### [Direction]
Swap "concrete stepping stone" for "flagstone paver" wherever it occurs in the data below, and write out all the lines again with nothing else altered and the pictures omitted.

>> begin

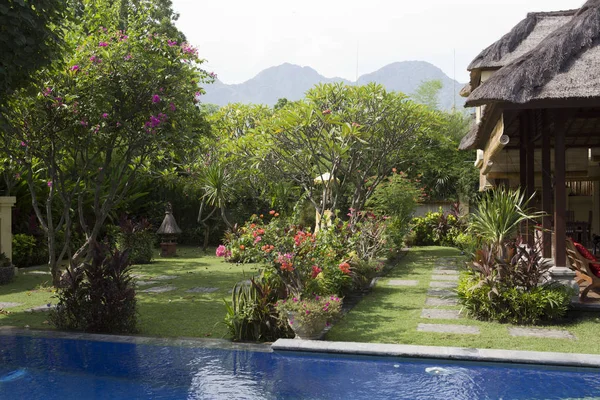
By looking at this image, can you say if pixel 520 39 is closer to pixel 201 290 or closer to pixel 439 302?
pixel 439 302

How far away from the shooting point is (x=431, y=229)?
21.0 m

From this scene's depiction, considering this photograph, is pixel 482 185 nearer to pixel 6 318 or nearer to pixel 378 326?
pixel 378 326

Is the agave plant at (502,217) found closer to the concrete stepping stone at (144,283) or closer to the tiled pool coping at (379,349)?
the tiled pool coping at (379,349)

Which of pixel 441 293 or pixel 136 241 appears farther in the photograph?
pixel 136 241

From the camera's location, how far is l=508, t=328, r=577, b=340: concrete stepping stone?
255 inches

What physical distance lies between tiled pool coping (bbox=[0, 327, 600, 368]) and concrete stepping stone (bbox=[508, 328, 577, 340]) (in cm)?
99

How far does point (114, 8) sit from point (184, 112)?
2.46 m

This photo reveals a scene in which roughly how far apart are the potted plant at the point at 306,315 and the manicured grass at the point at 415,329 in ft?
0.97

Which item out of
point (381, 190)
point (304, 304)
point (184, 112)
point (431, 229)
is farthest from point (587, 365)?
point (431, 229)

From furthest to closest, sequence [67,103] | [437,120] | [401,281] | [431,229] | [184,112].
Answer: [431,229] → [437,120] → [401,281] → [184,112] → [67,103]

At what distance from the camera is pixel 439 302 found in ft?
28.7

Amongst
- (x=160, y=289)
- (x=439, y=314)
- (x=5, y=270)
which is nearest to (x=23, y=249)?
(x=5, y=270)

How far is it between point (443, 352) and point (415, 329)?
1275 mm

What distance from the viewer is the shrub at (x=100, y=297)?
6.98m
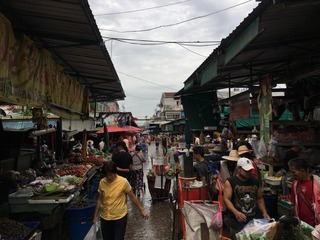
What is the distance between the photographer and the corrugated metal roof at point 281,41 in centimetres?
376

>> end

### [Solution to this problem]
By looking at this image, can you say if pixel 520 39 is closer to pixel 201 290 or closer to pixel 439 302?
pixel 439 302

How far away from the shooting point is (x=431, y=229)?
21.0 m

From this scene's depiction, considering this photograph, is pixel 482 185 nearer to pixel 6 318 or nearer to pixel 378 326?
pixel 378 326

Is the agave plant at (502,217) found closer to the flagstone paver at (144,283) or closer to the tiled pool coping at (379,349)?
the tiled pool coping at (379,349)

Which of pixel 441 293 or pixel 136 241 appears farther in the photograph?
pixel 136 241

From the camera's location, how far is l=508, t=328, r=577, b=340: flagstone paver?
255 inches

What physical distance lies between tiled pool coping (bbox=[0, 327, 600, 368]) and flagstone paver (bbox=[508, 328, 577, 340]) (in cm)?
99

How far does point (114, 8) sit from point (184, 112)?
2.46 m

This photo reveals a scene in which roughly how far apart are the potted plant at the point at 306,315 and the manicured grass at the point at 415,329 in ft?
0.97

Which item out of
point (381, 190)
point (304, 304)
point (184, 112)
point (431, 229)
is farthest from point (587, 365)?
point (431, 229)

From furthest to closest, sequence [67,103] | [437,120] | [401,281] | [431,229] | [184,112].
Answer: [431,229] → [437,120] → [401,281] → [184,112] → [67,103]

At what distance from the camera is pixel 439 302 found in ft?
28.7

Amongst
- (x=160, y=289)
- (x=439, y=314)
- (x=5, y=270)
which is nearest to (x=23, y=249)?
(x=5, y=270)

How far is it between point (443, 352) and point (415, 329)?
1275 mm

What distance from the viewer is the shrub at (x=100, y=297)?
6.98m
What is the distance between the photographer and the corrugated metal roof at point 281,41 in centimetres?
376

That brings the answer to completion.